Я люблю коллекцию Галереи Тейт. Очень люблю. Несмотря на то, что коллекция австралийского искусства здесь весьма разрозненна. Нет, к примеру, ни одной картины Артура Бойда, это меня всегда раздражало. Разумеется, я сразу направилась к экспозиции Щарански. Мне хотелось увидеть все его работы. Я знала, что в галерее есть его картина, и, должно быть, я ее видела, но не могла вспомнить. Когда, наконец, ее увидела, то поняла почему: она не слишком запоминается. Маленькая, из ранних, в ней нет намека на поздние мощные произведения. Типичная история для Тейт, подумала я: скупает австралийцев по дешевке. И все же картина была его. Я стояла перед ней и думала: «Это сделал мой отец». Почему она мне не сказала? Я бы выросла с этим знанием, а это немаловажно: способность увидеть красоту прошлого. Почувствовать гордость за отца, а не стыд, постоянно сопровождавший мои мысли, когда я думала о нем. Я смотрела на картину и вытирала рукавом глаза. Не помогало: слезы накатывались помимо воли. Рядом сновали британские школьники в килтах и блейзерах. Я начала всхлипывать. Такого со мной еще не было.

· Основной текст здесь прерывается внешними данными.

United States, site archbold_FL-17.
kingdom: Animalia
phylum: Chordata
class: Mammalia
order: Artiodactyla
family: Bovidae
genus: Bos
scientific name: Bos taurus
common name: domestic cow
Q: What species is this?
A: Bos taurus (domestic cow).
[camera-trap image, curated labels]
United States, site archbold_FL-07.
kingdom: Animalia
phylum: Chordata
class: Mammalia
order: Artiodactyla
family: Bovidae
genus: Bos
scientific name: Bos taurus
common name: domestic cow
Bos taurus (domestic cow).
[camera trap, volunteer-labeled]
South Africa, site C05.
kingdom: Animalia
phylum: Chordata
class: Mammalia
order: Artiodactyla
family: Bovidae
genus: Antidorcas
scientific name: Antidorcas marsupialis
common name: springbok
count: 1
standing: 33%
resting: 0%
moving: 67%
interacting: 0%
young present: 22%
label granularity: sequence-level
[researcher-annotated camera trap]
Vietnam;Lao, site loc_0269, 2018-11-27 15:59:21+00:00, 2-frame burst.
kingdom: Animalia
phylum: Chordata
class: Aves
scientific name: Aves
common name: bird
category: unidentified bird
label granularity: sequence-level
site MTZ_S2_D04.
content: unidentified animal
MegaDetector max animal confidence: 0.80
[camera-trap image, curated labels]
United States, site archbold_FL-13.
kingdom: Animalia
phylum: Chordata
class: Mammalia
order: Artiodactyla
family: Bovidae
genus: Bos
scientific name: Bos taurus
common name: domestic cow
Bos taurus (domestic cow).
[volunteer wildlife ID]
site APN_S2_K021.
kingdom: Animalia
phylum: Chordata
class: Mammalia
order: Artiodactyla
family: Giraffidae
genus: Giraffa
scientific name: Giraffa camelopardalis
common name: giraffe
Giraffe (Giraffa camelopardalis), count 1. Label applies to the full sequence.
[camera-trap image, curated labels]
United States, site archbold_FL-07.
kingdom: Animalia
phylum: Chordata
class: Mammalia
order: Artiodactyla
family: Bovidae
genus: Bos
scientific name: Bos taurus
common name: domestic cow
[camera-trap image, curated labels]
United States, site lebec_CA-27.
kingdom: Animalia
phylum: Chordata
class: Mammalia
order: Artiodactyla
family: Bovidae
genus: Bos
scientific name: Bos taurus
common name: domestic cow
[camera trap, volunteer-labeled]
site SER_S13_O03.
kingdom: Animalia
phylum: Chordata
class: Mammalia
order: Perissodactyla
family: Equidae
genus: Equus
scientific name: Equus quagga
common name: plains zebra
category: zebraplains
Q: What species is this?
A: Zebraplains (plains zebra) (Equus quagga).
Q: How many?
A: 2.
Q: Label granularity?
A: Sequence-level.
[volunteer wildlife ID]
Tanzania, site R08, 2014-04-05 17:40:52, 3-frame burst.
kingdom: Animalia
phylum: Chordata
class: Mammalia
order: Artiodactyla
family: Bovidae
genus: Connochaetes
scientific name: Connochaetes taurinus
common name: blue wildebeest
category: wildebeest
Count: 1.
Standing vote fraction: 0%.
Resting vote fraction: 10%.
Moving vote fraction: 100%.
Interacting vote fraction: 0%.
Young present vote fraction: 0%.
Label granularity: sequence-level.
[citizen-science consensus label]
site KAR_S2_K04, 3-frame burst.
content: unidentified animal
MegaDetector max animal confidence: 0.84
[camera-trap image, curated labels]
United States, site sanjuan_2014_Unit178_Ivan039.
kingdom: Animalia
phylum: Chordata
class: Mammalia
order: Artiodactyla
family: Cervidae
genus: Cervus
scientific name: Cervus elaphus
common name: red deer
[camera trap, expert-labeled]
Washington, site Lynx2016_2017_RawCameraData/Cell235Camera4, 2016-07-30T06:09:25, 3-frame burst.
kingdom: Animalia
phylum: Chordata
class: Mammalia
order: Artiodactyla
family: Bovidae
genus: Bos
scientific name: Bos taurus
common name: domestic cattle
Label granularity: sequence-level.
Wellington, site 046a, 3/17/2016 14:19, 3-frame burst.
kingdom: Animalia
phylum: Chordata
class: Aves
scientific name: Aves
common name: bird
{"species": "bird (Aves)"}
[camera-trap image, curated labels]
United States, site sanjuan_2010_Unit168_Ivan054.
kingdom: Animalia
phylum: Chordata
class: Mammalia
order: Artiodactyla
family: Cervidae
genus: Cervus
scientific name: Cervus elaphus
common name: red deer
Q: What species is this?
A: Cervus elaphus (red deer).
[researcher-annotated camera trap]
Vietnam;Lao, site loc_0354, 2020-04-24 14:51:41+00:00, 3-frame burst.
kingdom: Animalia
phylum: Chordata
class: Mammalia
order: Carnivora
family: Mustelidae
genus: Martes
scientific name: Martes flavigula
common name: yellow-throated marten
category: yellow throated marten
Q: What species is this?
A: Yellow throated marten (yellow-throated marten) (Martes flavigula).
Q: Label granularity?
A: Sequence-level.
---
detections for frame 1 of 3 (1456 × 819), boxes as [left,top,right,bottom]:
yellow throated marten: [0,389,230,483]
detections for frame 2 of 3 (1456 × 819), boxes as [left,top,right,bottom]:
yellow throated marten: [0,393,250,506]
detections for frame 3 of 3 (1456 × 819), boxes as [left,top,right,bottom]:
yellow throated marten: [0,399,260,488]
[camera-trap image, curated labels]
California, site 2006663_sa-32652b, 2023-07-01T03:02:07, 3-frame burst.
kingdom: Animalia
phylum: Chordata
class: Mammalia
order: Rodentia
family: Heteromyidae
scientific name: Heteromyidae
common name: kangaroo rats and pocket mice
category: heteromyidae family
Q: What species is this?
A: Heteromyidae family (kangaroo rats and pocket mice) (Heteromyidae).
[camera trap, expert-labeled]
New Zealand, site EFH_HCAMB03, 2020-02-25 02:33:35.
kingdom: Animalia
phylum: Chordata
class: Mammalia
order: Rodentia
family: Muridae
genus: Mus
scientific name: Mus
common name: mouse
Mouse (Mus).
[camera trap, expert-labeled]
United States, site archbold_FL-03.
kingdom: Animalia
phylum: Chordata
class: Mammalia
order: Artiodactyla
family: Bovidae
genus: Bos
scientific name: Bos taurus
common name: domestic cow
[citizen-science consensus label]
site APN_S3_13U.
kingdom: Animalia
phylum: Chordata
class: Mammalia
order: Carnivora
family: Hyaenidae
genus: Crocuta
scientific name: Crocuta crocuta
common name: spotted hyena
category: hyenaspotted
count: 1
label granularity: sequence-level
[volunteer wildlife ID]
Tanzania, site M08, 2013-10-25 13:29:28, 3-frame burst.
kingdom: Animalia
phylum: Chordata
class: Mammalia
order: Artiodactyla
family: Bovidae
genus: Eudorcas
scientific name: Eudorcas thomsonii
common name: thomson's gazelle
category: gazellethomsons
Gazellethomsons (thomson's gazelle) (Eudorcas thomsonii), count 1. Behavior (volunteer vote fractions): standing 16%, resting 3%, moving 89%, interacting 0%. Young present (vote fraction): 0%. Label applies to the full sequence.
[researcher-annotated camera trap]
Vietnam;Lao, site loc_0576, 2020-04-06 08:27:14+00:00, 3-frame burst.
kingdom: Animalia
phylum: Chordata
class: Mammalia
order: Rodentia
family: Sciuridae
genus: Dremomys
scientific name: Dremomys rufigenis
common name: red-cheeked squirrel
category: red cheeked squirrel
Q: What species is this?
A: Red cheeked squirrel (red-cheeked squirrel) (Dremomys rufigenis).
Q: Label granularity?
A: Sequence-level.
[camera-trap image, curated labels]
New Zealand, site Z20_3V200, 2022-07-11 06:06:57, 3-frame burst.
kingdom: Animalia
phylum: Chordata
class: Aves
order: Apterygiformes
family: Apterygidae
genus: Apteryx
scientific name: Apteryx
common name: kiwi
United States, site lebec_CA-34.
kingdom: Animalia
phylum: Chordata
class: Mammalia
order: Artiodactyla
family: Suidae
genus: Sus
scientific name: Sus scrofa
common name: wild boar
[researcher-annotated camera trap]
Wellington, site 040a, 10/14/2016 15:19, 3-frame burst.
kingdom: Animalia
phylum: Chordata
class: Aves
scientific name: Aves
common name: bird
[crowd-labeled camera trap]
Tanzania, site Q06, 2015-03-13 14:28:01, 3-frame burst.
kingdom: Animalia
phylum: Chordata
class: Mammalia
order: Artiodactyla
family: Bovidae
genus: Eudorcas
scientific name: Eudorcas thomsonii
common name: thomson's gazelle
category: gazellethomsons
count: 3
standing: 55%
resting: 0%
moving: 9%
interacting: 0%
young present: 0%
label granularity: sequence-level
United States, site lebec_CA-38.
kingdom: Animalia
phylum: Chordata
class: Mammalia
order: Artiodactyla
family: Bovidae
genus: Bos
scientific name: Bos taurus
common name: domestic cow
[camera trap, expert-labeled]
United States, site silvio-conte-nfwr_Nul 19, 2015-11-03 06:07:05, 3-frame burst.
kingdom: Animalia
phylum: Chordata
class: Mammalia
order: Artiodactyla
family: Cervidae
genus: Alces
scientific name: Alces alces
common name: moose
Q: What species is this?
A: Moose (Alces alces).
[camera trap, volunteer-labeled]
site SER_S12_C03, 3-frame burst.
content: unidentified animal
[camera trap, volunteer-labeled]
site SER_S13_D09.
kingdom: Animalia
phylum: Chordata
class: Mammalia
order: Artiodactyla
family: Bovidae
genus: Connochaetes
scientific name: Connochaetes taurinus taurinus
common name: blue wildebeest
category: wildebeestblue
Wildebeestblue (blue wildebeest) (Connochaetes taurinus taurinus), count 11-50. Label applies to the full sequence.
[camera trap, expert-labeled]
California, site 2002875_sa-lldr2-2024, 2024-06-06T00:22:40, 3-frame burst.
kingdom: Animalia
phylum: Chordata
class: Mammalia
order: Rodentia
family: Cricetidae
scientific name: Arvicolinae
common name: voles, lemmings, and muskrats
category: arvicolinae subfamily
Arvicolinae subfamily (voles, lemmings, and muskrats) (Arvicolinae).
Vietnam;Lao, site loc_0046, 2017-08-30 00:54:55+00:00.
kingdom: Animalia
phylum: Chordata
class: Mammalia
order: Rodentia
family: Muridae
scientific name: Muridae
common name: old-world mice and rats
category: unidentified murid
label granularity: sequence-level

Я запаниковала, но стало только хуже: с рыданиями справиться было невозможно. Попятилась к стене, старалась взять себя в руки. Не получалось. Медленно опустилась по стенке и скорчилась на полу. Тряслись плечи. Британцы обходили меня стороной, словно зачумленную.
Через несколько минут ко мне подошел музейный служитель, осведомился о моем самочувствии и спросил, не надо ли помочь. Я взглянула на него, покачала головой, глотала воздух, стараясь остановить рыдания. Но не могла с собой справиться. Он присел рядом со мной, похлопал по спине и шепотом спросил:
— Кто-нибудь умер?
У него был очень добрый голос. Сильный провинциальный акцент. Возможно, йоркширский.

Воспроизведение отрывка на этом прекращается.